— START OF Supplied material —

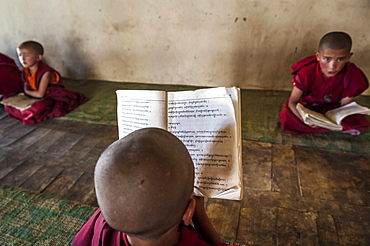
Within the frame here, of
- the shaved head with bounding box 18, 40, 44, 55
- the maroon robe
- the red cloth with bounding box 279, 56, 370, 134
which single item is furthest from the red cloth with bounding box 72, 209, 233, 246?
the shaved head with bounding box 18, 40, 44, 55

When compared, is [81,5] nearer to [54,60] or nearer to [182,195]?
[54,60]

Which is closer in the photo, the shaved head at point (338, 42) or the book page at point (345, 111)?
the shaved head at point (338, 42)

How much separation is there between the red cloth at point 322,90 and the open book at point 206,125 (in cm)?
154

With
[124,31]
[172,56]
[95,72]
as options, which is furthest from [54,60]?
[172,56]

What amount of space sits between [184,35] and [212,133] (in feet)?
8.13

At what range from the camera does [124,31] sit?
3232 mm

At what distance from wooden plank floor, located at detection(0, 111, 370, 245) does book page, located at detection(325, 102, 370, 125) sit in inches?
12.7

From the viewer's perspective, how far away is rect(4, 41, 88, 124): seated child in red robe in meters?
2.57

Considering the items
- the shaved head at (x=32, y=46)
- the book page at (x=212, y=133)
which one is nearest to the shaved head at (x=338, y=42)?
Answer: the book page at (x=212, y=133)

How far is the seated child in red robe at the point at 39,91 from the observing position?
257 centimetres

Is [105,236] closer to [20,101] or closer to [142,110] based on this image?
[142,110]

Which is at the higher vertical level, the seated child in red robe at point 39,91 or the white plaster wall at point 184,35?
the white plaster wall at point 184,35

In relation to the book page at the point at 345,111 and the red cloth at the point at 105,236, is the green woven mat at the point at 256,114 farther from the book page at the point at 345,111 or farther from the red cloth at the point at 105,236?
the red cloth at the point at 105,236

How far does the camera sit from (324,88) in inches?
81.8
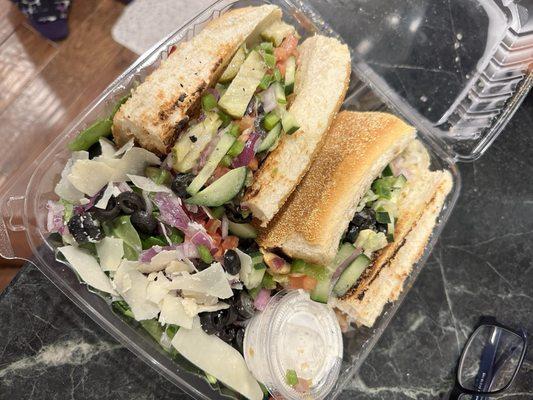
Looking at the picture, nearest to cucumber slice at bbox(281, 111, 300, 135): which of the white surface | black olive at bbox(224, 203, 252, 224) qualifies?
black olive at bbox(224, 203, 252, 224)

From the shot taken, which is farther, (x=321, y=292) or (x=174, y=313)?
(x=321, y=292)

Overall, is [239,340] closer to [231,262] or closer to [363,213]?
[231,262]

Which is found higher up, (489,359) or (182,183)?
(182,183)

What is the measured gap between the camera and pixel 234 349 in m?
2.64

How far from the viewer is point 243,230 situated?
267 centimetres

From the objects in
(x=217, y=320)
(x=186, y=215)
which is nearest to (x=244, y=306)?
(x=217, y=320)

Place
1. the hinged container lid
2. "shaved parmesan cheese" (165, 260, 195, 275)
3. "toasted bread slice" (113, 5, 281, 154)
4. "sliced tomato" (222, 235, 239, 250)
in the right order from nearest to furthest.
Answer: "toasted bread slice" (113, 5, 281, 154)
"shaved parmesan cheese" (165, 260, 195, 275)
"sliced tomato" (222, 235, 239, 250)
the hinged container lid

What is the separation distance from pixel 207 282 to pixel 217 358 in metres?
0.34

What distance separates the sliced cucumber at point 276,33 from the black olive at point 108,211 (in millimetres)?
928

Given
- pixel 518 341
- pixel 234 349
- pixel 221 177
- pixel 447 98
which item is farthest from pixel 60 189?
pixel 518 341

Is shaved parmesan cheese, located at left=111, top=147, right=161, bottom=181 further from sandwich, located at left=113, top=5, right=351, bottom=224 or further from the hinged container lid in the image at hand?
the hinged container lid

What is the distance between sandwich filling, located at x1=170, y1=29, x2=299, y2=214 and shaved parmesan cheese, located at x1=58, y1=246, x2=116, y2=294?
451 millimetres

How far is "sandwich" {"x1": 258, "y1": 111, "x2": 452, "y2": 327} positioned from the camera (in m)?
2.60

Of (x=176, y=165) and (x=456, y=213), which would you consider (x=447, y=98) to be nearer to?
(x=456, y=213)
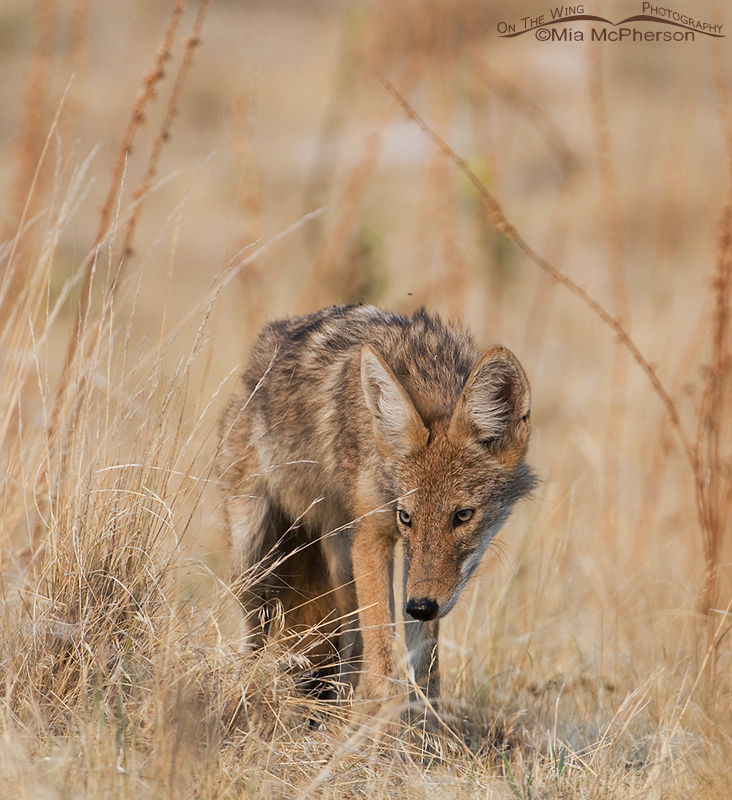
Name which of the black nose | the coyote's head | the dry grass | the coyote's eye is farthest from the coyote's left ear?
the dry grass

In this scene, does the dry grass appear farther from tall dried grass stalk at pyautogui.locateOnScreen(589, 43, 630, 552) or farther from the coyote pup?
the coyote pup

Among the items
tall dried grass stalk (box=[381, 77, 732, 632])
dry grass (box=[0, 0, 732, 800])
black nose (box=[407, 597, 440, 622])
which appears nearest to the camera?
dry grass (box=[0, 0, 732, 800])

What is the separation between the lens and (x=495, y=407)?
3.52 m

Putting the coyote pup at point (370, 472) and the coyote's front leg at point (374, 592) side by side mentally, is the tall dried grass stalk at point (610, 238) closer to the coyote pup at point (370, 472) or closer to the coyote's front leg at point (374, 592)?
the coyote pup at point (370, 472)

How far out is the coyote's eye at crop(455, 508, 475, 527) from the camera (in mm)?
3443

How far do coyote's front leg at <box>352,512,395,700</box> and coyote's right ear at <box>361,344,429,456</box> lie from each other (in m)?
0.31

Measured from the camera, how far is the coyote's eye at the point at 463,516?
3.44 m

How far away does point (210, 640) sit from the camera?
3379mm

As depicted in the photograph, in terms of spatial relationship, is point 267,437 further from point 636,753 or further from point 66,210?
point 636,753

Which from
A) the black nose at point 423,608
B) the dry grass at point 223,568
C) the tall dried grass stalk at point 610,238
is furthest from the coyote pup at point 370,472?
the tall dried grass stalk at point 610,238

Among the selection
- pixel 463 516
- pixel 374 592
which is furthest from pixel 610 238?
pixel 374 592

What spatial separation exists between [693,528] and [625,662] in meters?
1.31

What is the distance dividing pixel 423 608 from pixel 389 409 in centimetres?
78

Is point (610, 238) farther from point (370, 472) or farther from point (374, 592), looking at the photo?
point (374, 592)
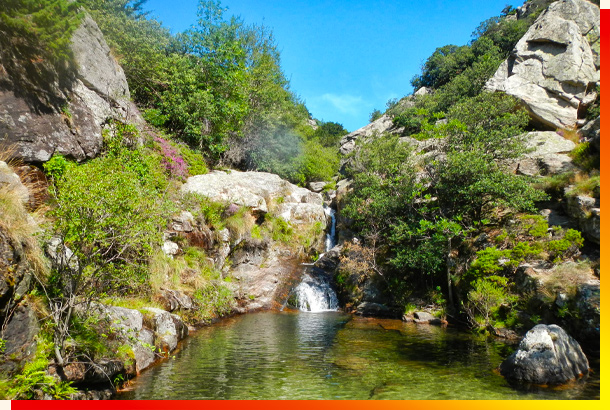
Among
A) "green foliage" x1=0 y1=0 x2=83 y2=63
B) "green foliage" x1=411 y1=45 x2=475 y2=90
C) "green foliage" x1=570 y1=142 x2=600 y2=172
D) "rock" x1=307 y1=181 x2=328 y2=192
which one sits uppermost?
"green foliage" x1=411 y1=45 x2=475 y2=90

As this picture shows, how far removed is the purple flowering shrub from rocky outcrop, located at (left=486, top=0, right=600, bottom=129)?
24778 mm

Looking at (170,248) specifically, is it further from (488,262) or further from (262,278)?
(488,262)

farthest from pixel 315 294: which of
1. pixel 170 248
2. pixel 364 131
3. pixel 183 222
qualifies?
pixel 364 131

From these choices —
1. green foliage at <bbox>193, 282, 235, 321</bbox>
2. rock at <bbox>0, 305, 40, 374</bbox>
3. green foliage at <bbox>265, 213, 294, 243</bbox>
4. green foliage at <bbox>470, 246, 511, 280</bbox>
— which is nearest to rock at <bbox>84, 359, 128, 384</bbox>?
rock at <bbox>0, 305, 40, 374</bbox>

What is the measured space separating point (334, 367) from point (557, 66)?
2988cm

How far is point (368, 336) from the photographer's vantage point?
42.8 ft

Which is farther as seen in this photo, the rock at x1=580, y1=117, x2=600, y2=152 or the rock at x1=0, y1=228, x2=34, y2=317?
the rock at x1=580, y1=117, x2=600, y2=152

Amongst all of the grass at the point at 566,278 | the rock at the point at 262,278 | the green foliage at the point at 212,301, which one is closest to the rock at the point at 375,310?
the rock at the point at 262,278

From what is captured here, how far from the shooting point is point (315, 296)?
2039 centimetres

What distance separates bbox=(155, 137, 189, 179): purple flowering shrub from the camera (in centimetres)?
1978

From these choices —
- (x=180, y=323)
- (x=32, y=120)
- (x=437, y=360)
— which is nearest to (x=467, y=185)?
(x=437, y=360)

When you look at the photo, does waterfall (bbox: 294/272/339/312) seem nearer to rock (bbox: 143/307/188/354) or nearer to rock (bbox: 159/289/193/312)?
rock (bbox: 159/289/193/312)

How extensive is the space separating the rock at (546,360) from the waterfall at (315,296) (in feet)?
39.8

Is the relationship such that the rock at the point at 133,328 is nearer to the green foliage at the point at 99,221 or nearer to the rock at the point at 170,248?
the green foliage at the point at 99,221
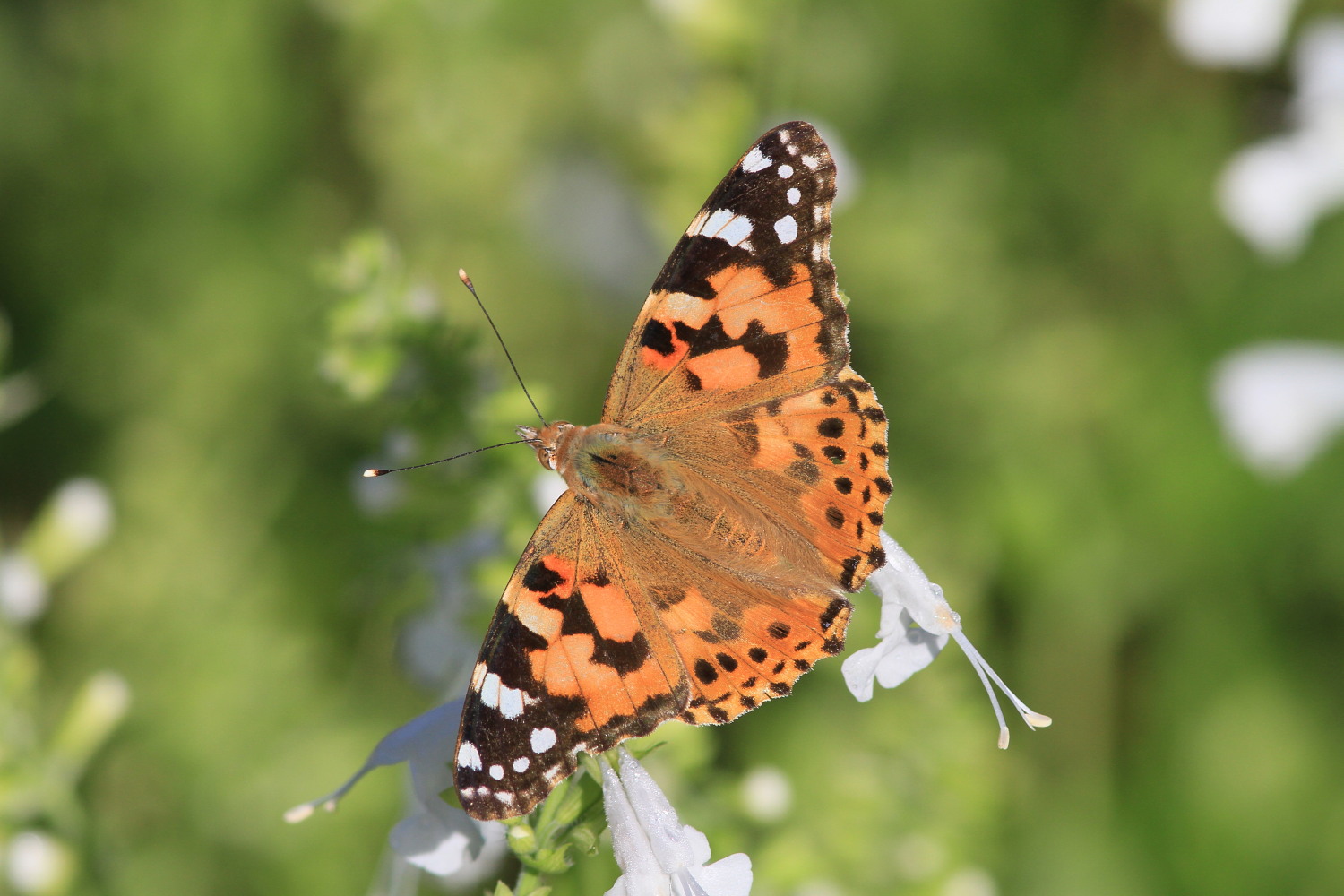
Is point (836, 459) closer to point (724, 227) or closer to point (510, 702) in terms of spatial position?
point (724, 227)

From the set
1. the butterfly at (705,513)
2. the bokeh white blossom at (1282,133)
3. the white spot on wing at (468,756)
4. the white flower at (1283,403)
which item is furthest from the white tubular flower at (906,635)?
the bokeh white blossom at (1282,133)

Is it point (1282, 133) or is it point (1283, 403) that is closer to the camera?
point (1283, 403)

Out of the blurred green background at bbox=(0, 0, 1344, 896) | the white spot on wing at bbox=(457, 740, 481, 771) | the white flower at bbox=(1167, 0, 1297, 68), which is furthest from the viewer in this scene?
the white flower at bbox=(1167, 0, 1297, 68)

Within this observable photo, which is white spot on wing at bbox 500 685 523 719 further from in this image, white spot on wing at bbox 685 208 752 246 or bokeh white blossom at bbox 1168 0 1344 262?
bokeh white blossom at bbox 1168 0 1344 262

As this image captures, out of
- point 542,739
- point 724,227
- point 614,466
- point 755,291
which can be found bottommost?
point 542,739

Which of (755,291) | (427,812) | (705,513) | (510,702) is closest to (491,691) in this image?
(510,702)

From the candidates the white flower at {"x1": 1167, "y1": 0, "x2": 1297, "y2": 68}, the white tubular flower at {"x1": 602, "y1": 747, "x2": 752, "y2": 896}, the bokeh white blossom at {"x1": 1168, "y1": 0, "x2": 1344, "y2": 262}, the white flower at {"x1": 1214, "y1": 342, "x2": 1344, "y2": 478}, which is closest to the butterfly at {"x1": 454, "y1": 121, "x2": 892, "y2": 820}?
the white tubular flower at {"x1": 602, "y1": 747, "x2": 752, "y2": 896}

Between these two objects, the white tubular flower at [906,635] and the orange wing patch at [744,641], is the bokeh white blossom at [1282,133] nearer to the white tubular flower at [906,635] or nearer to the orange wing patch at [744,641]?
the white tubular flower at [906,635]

— END OF Supplied material —

> [Exercise aim]
Copy out, word for word, the lines of the entries starting with the line that contains "How far from the viewer" and going on through the line that contains "451 millimetres".

> [Task response]
How far from the viewer is point 243,230 situated?
267 centimetres

From the objects in
(x=217, y=320)
(x=186, y=215)
which is nearest to (x=244, y=306)?
(x=217, y=320)

Place
1. the hinged container lid
2. "shaved parmesan cheese" (165, 260, 195, 275)
3. "toasted bread slice" (113, 5, 281, 154)
4. "sliced tomato" (222, 235, 239, 250)
in the right order from nearest to furthest.
Answer: "toasted bread slice" (113, 5, 281, 154)
"shaved parmesan cheese" (165, 260, 195, 275)
"sliced tomato" (222, 235, 239, 250)
the hinged container lid

What is the separation distance from pixel 207 282 to pixel 217 358 in metres?
0.34

What distance separates the sliced cucumber at point 276,33 from the black olive at point 108,211 (in millimetres)?
928

Given
- pixel 518 341
- pixel 234 349
- pixel 221 177
- pixel 447 98
which item is farthest from pixel 60 189?
pixel 518 341

Is shaved parmesan cheese, located at left=111, top=147, right=161, bottom=181 further from sandwich, located at left=113, top=5, right=351, bottom=224 or further from the hinged container lid in the image at hand?
the hinged container lid

What is the distance between sandwich filling, located at x1=170, y1=29, x2=299, y2=214 and shaved parmesan cheese, located at x1=58, y1=246, x2=116, y2=294?
451 millimetres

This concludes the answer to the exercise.